- Source passage -
Function Registry System
OpenHCS implements a unified library registry system that automatically discovers and integrates GPU-accelerated functions from multiple libraries (pyclesperanto, scikit-image, CuCIM) with type-safe contracts, JSON-based caching, and consistent memory management.
## Why Unified Function Discovery
Scientific image processing involves diverse libraries, each with different:
Memory types: NumPy arrays, CuPy arrays, PyTorch tensors
Function signatures: Inconsistent parameter naming and ordering
Processing contracts: 2D-only, 3D-capable, or flexible dimensionality
GPU support: Native GPU, CPU-only, or hybrid implementations
Without unification, pipelines would need library-specific logic throughout. The registry system provides a single interface to all functions while preserving their native performance characteristics.
## Unified Registry Architecture
The new unified registry system is built around the LibraryRegistryBase abstract class that eliminates ~70% of code duplication across library registries while enforcing consistent behavior:
class LibraryRegistryBase(ABC):
"""Minimal ABC for all library registries."""
# Common exclusions across all libraries
COMMON_EXCLUSIONS = {
'imread', 'imsave', 'load', 'save', 'read', 'write',
'show', 'imshow', 'plot', 'display', 'view', 'visualize'
}
# Abstract class attributes - each implementation must define these
MODULES_TO_SCAN: List[str]
MEMORY_TYPE: str # Memory type string value
FLOAT_DTYPE: Any # Library-specific float32 type
This design enables consistent function discovery across all supported libraries while maintaining their native performance characteristics.
## Processing Contract System
The registry system classifies functions by their processing contracts using a unified enum:
class ProcessingContract(Enum):
PURE_3D = "_execute_pure_3d" # Processes 3D volumes directly
PURE_2D = "_execute_pure_2d" # Processes 2D slices only
FLEXIBLE = "_execute_flexible" # Handles both 2D and 3D
VOLUMETRIC_TO_SLICE = "_execute_volumetric_to_slice" # 3D→2D reduction
def execute(self, registry, func, image, *args, **kwargs):
"""Execute the contract method on the registry."""
method = getattr(registry, self.value)
return method(func, image, *args, **kwargs)
This classification enables OpenHCS to automatically handle dimensionality conversions and choose optimal execution strategies.
## JSON-Based Cache Architecture
The unified registry system features a clean, fail-loud JSON-based cache architecture with version validation:
def _load_from_cache(self) -> Optional[Dict[str, FunctionMetadata]]:
"""Load function metadata from cache with validation."""
# Version validation
cached_version = cache_data.get('library_version', 'unknown')
current_version = self.get_library_version()
if cached_version != current_version:
logger.info(f"Version changed ({cached_version} → {current_version}) - cache invalid")
return None
# Age validation (7 day expiry)
cache_age_days = (time.time() - cache_timestamp) / (24 * 3600)
if cache_age_days > 7:
return None
Cache Benefits: - Fast startup: Instant loading of all libraries from cache - Version safety: Automatic cache invalidation on library updates - Function reconstruction: Preserves original function names and metadata - Fail-loud behavior: No silent cache corruption or stale data
## Automatic Function Discovery
The registry automatically scans and registers functions from multiple GPU libraries:
230+ pyclesperanto functions: GPU-accelerated OpenCL implementations
110+ scikit-image functions: CPU implementations with GPU variants via CuCIM
124+ CuCIM functions: RAPIDS GPU imaging library
CuPy scipy.ndimage functions: GPU-accelerated NumPy equivalents
Native OpenHCS functions: Custom implementations for specific workflows
Total: Comprehensive function library with unified contracts and automatic memory type conversion.

- Recorded information -
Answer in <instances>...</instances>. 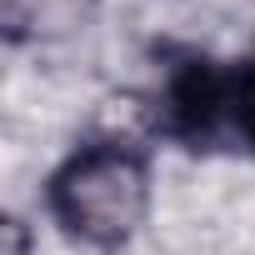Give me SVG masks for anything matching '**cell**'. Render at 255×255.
I'll use <instances>...</instances> for the list:
<instances>
[{
	"mask_svg": "<svg viewBox=\"0 0 255 255\" xmlns=\"http://www.w3.org/2000/svg\"><path fill=\"white\" fill-rule=\"evenodd\" d=\"M155 205V180L140 150L125 145H85L65 155V165L50 175V215L55 225L90 245V250H115L135 240L145 215Z\"/></svg>",
	"mask_w": 255,
	"mask_h": 255,
	"instance_id": "1",
	"label": "cell"
},
{
	"mask_svg": "<svg viewBox=\"0 0 255 255\" xmlns=\"http://www.w3.org/2000/svg\"><path fill=\"white\" fill-rule=\"evenodd\" d=\"M235 125H240V135L255 145V55L235 70Z\"/></svg>",
	"mask_w": 255,
	"mask_h": 255,
	"instance_id": "2",
	"label": "cell"
}]
</instances>
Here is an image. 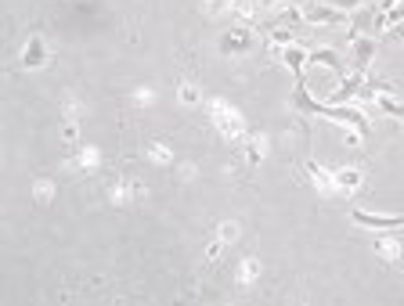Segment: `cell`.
<instances>
[{
  "mask_svg": "<svg viewBox=\"0 0 404 306\" xmlns=\"http://www.w3.org/2000/svg\"><path fill=\"white\" fill-rule=\"evenodd\" d=\"M292 108H296V112H303V116H325V119L346 123V127H354L361 137L368 133V119H365V112H357V108H346V105H322V101H314V97L307 94V79H303V73L296 76Z\"/></svg>",
  "mask_w": 404,
  "mask_h": 306,
  "instance_id": "cell-1",
  "label": "cell"
},
{
  "mask_svg": "<svg viewBox=\"0 0 404 306\" xmlns=\"http://www.w3.org/2000/svg\"><path fill=\"white\" fill-rule=\"evenodd\" d=\"M210 112H213V123L220 127V133L228 137V141H235V137H242V116L235 112L231 105H224V101H210Z\"/></svg>",
  "mask_w": 404,
  "mask_h": 306,
  "instance_id": "cell-2",
  "label": "cell"
},
{
  "mask_svg": "<svg viewBox=\"0 0 404 306\" xmlns=\"http://www.w3.org/2000/svg\"><path fill=\"white\" fill-rule=\"evenodd\" d=\"M350 220L357 227H368V231H401L404 227V216H386V213H365V209H354Z\"/></svg>",
  "mask_w": 404,
  "mask_h": 306,
  "instance_id": "cell-3",
  "label": "cell"
},
{
  "mask_svg": "<svg viewBox=\"0 0 404 306\" xmlns=\"http://www.w3.org/2000/svg\"><path fill=\"white\" fill-rule=\"evenodd\" d=\"M303 18H307L311 25H346V11L332 8V4H311L307 11H303Z\"/></svg>",
  "mask_w": 404,
  "mask_h": 306,
  "instance_id": "cell-4",
  "label": "cell"
},
{
  "mask_svg": "<svg viewBox=\"0 0 404 306\" xmlns=\"http://www.w3.org/2000/svg\"><path fill=\"white\" fill-rule=\"evenodd\" d=\"M375 40H368V36H350V51H354V65H357V73H365V68L372 65V58H375Z\"/></svg>",
  "mask_w": 404,
  "mask_h": 306,
  "instance_id": "cell-5",
  "label": "cell"
},
{
  "mask_svg": "<svg viewBox=\"0 0 404 306\" xmlns=\"http://www.w3.org/2000/svg\"><path fill=\"white\" fill-rule=\"evenodd\" d=\"M44 62H47V44H44V36H33L22 51V68H40Z\"/></svg>",
  "mask_w": 404,
  "mask_h": 306,
  "instance_id": "cell-6",
  "label": "cell"
},
{
  "mask_svg": "<svg viewBox=\"0 0 404 306\" xmlns=\"http://www.w3.org/2000/svg\"><path fill=\"white\" fill-rule=\"evenodd\" d=\"M307 62H318V65H325V68H332L336 76H346V62L340 58L332 47H318L314 54H307Z\"/></svg>",
  "mask_w": 404,
  "mask_h": 306,
  "instance_id": "cell-7",
  "label": "cell"
},
{
  "mask_svg": "<svg viewBox=\"0 0 404 306\" xmlns=\"http://www.w3.org/2000/svg\"><path fill=\"white\" fill-rule=\"evenodd\" d=\"M249 44H253V36H249V29H231L224 40H220V51L224 54H242V51H249Z\"/></svg>",
  "mask_w": 404,
  "mask_h": 306,
  "instance_id": "cell-8",
  "label": "cell"
},
{
  "mask_svg": "<svg viewBox=\"0 0 404 306\" xmlns=\"http://www.w3.org/2000/svg\"><path fill=\"white\" fill-rule=\"evenodd\" d=\"M134 199H145V188H141V184H130V180H123V184L112 188V202H116V205H127V202H134Z\"/></svg>",
  "mask_w": 404,
  "mask_h": 306,
  "instance_id": "cell-9",
  "label": "cell"
},
{
  "mask_svg": "<svg viewBox=\"0 0 404 306\" xmlns=\"http://www.w3.org/2000/svg\"><path fill=\"white\" fill-rule=\"evenodd\" d=\"M401 253H404V248H401V242H397V238H379V242H375V256L386 259V263L401 259Z\"/></svg>",
  "mask_w": 404,
  "mask_h": 306,
  "instance_id": "cell-10",
  "label": "cell"
},
{
  "mask_svg": "<svg viewBox=\"0 0 404 306\" xmlns=\"http://www.w3.org/2000/svg\"><path fill=\"white\" fill-rule=\"evenodd\" d=\"M282 62L292 68V73H303V62H307V51H303V47H296V44H289L285 51H282Z\"/></svg>",
  "mask_w": 404,
  "mask_h": 306,
  "instance_id": "cell-11",
  "label": "cell"
},
{
  "mask_svg": "<svg viewBox=\"0 0 404 306\" xmlns=\"http://www.w3.org/2000/svg\"><path fill=\"white\" fill-rule=\"evenodd\" d=\"M397 22H404V0H394V8H386L379 18H375V29H383V25H390L394 29Z\"/></svg>",
  "mask_w": 404,
  "mask_h": 306,
  "instance_id": "cell-12",
  "label": "cell"
},
{
  "mask_svg": "<svg viewBox=\"0 0 404 306\" xmlns=\"http://www.w3.org/2000/svg\"><path fill=\"white\" fill-rule=\"evenodd\" d=\"M307 173L314 177V184H318V188H322L325 194H332V191H336V177H332L329 170H322V166H314V162H307Z\"/></svg>",
  "mask_w": 404,
  "mask_h": 306,
  "instance_id": "cell-13",
  "label": "cell"
},
{
  "mask_svg": "<svg viewBox=\"0 0 404 306\" xmlns=\"http://www.w3.org/2000/svg\"><path fill=\"white\" fill-rule=\"evenodd\" d=\"M332 177H336V191L361 188V170H340V173H332Z\"/></svg>",
  "mask_w": 404,
  "mask_h": 306,
  "instance_id": "cell-14",
  "label": "cell"
},
{
  "mask_svg": "<svg viewBox=\"0 0 404 306\" xmlns=\"http://www.w3.org/2000/svg\"><path fill=\"white\" fill-rule=\"evenodd\" d=\"M375 105H379L386 116H394V119H404V101H394V97H390V94H379V97H375Z\"/></svg>",
  "mask_w": 404,
  "mask_h": 306,
  "instance_id": "cell-15",
  "label": "cell"
},
{
  "mask_svg": "<svg viewBox=\"0 0 404 306\" xmlns=\"http://www.w3.org/2000/svg\"><path fill=\"white\" fill-rule=\"evenodd\" d=\"M73 166H76V170H94V166H97V151L94 148H83Z\"/></svg>",
  "mask_w": 404,
  "mask_h": 306,
  "instance_id": "cell-16",
  "label": "cell"
},
{
  "mask_svg": "<svg viewBox=\"0 0 404 306\" xmlns=\"http://www.w3.org/2000/svg\"><path fill=\"white\" fill-rule=\"evenodd\" d=\"M148 155L156 159L159 166H170V162H174V155L166 151V144H148Z\"/></svg>",
  "mask_w": 404,
  "mask_h": 306,
  "instance_id": "cell-17",
  "label": "cell"
},
{
  "mask_svg": "<svg viewBox=\"0 0 404 306\" xmlns=\"http://www.w3.org/2000/svg\"><path fill=\"white\" fill-rule=\"evenodd\" d=\"M33 191H36V202H44V205L54 199V184H51V180H40V184H36Z\"/></svg>",
  "mask_w": 404,
  "mask_h": 306,
  "instance_id": "cell-18",
  "label": "cell"
},
{
  "mask_svg": "<svg viewBox=\"0 0 404 306\" xmlns=\"http://www.w3.org/2000/svg\"><path fill=\"white\" fill-rule=\"evenodd\" d=\"M220 242H239V224H231V220H228V224H220Z\"/></svg>",
  "mask_w": 404,
  "mask_h": 306,
  "instance_id": "cell-19",
  "label": "cell"
},
{
  "mask_svg": "<svg viewBox=\"0 0 404 306\" xmlns=\"http://www.w3.org/2000/svg\"><path fill=\"white\" fill-rule=\"evenodd\" d=\"M263 151H268V141H263V137H253V141H249V162H257Z\"/></svg>",
  "mask_w": 404,
  "mask_h": 306,
  "instance_id": "cell-20",
  "label": "cell"
},
{
  "mask_svg": "<svg viewBox=\"0 0 404 306\" xmlns=\"http://www.w3.org/2000/svg\"><path fill=\"white\" fill-rule=\"evenodd\" d=\"M257 270H260V267H257V259H246V263H242V274H239V277H242V281L249 285V281H253V277H257Z\"/></svg>",
  "mask_w": 404,
  "mask_h": 306,
  "instance_id": "cell-21",
  "label": "cell"
},
{
  "mask_svg": "<svg viewBox=\"0 0 404 306\" xmlns=\"http://www.w3.org/2000/svg\"><path fill=\"white\" fill-rule=\"evenodd\" d=\"M180 97H185V105H199V90H195L191 83H185V87H180Z\"/></svg>",
  "mask_w": 404,
  "mask_h": 306,
  "instance_id": "cell-22",
  "label": "cell"
},
{
  "mask_svg": "<svg viewBox=\"0 0 404 306\" xmlns=\"http://www.w3.org/2000/svg\"><path fill=\"white\" fill-rule=\"evenodd\" d=\"M361 4H365V0H332V8H340V11H354Z\"/></svg>",
  "mask_w": 404,
  "mask_h": 306,
  "instance_id": "cell-23",
  "label": "cell"
},
{
  "mask_svg": "<svg viewBox=\"0 0 404 306\" xmlns=\"http://www.w3.org/2000/svg\"><path fill=\"white\" fill-rule=\"evenodd\" d=\"M62 137H65V141H76V123H73V119L62 123Z\"/></svg>",
  "mask_w": 404,
  "mask_h": 306,
  "instance_id": "cell-24",
  "label": "cell"
},
{
  "mask_svg": "<svg viewBox=\"0 0 404 306\" xmlns=\"http://www.w3.org/2000/svg\"><path fill=\"white\" fill-rule=\"evenodd\" d=\"M274 40H278V44H285V47H289V44H292V33H289V29H274Z\"/></svg>",
  "mask_w": 404,
  "mask_h": 306,
  "instance_id": "cell-25",
  "label": "cell"
},
{
  "mask_svg": "<svg viewBox=\"0 0 404 306\" xmlns=\"http://www.w3.org/2000/svg\"><path fill=\"white\" fill-rule=\"evenodd\" d=\"M394 40H404V22H397V25H394Z\"/></svg>",
  "mask_w": 404,
  "mask_h": 306,
  "instance_id": "cell-26",
  "label": "cell"
}]
</instances>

- The exercise -
From the function registry page above, reproduce word for word the passage that begins with "This classification enables" and ends with "current_version = self.get_library_version()".

- Result of the task -
This classification enables OpenHCS to automatically handle dimensionality conversions and choose optimal execution strategies.
## JSON-Based Cache Architecture
The unified registry system features a clean, fail-loud JSON-based cache architecture with version validation:
def _load_from_cache(self) -> Optional[Dict[str, FunctionMetadata]]:
"""Load function metadata from cache with validation."""
# Version validation
cached_version = cache_data.get('library_version', 'unknown')
current_version = self.get_library_version()